Chiuse gli occhi e li riaprì.
Chiuse gli occhi e li riaprì.
Chiuse gli occhi e li riaprì.
Niente era cambiato.
Tirò un sospiro di sollievo e, sorridendo, disse a sé stesso:
«Era solo un sogno. Un terribile sogno. Mi sono immaginato ogni cosa... Ti ringrazio, Dio. Ti ringrazio per aver avuto pietà di me.»
L’uomo si sedette davanti alla scrivania e si mise ad ordinare qualche scartoffia, ripensando a quello che aveva sognato. Il terrore vagava ancora nel suo cuore, ma si stava assopendo un po’ per volta. Sentì il bisogno di camminare, aveva bisogno di respirare dell’aria fresca.
Si alzò dalla scrivania e varcò l’uscio.
«Gran Maestro!» urlò un uomo.
Il Gran Maestro Giovanni Monteverdi X si voltò e vide corrergli appresso questo discepolo con la fronte che grondava di sudore.
«Che succede?» domandò inarcando le sopracciglia.

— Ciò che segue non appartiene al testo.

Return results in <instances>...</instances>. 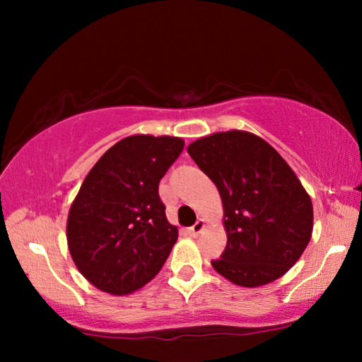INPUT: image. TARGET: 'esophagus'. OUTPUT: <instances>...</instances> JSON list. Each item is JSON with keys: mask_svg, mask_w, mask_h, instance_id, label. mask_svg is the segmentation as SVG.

«Io... non lo so... non ne ho idea... è successo qualcosa...» disse balbettando.
«Ma di che parli?»
«La prigioniera è—»
Yukiko se ne stava in piedi, con le mani dietro la schiena, ad ammirare le macerie di quello che, solo fino a quattro giorni fa, era il quartier generale della Congrega. La ragazza si girò e abbandonò il Gran Maestro nella sua tomba. Una tomba fatta di mattoni, cadaveri e incubi.
Il demone dall’aspetto femminile aveva una meta chiara, un obbiettivo che le stuzzicava quel palato affamato di sangue. Avanzò silenziosamente verso un destino che la attendeva sulla sommità di Adocentyn.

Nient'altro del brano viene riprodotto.